ME (reading “menu” of scary movies from brother’s TV screen): What is Blair Witch “Pro”?
BROTHER: Uh, Tray, that’s the Blair Witch Project.
ME: Oh. Hahahahahaha. “Hey, Tray. What are you dressed as for Halloween?” “Uhm, a dumb blonde.”
BROTHER: Hahahahahahaha.
ME: Kill me.

**********

ME: Oh, I just opened the door because I thought you’d like it.
HE: I just closed the door because I thought you’d like it.
ME and HE (simultaneously): The Gift of the Magi! The Gift of the Magi!!

**********

SISTER-IN-LAW (while “Thriller” plays in the background): When I first started watching music videos, they all bummed me out. They were never what I pictured in my head. I mean, I thought every last one of them was going to be some romantic moment between married people.
ME: Hahahahahaha. So you thought “Thriller” would be this romantic moment between married people?
SIL: Yeah. Disappointing.

And we burst out laughing.

-image-favorite part of the day

This Halloween, we trick or treated with The Banshees. They were both dressed up as Little Red Riding Hood, although Baby Banshee’s costume — with a cape she refused to wear — made her look, uhm, more like a chubby beer wench at Oktoberfest than Little Red Riding Hood. A smushable chubby beer wench, but a beer wench nonetheless.

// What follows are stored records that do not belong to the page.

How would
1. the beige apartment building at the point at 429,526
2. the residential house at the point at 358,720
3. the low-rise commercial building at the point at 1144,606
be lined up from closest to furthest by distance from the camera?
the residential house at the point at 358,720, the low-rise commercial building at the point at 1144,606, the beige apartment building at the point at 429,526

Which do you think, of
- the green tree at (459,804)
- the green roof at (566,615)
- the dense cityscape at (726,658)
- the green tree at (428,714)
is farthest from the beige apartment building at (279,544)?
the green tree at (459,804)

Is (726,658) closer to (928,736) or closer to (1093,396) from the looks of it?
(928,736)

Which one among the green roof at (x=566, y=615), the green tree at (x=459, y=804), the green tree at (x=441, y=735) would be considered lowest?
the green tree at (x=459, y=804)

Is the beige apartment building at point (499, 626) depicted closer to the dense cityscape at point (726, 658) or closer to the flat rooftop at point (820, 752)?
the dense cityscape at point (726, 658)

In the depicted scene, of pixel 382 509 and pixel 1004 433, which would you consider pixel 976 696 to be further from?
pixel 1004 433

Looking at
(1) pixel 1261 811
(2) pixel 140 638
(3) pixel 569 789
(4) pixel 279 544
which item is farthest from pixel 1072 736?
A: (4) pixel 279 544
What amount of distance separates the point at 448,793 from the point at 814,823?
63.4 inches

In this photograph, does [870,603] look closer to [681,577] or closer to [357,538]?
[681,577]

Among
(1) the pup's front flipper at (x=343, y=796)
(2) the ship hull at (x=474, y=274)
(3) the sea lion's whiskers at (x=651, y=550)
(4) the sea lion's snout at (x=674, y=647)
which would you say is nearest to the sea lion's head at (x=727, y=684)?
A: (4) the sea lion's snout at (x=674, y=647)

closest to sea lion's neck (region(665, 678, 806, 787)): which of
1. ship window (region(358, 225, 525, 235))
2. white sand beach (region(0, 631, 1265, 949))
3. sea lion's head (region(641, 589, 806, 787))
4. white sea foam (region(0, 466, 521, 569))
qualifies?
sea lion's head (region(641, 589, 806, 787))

As they were getting ready for bed, after all the sugar and excitement, my brother did their little nightly ritual with them. “What was your favorite part of the day? Of the night? What are you thankful for?”

So it was Baby Banshee’s turn. She’ll be two in December. Her dad turned to her and asked, “Baby B, what was your favorite part of the day?”

She pulled the “passy” out of her mouth and whispered, “Horrrrsies.”

“Horsies?” I said.

“Horsies,” my brother said.

“Oh.”

“She says that every night.”

“Hahahaha.”

“Yeah. Her life does not involve horsies in any way, shape, or form, but every single night, the answer is ‘horsies.'”

She looked at both of us, pulled that pacifier out, and whispered — with a little smile this time, “Horrrsies.”

So horsies are the key to happiness.

It’s good I learned this before it’s too late.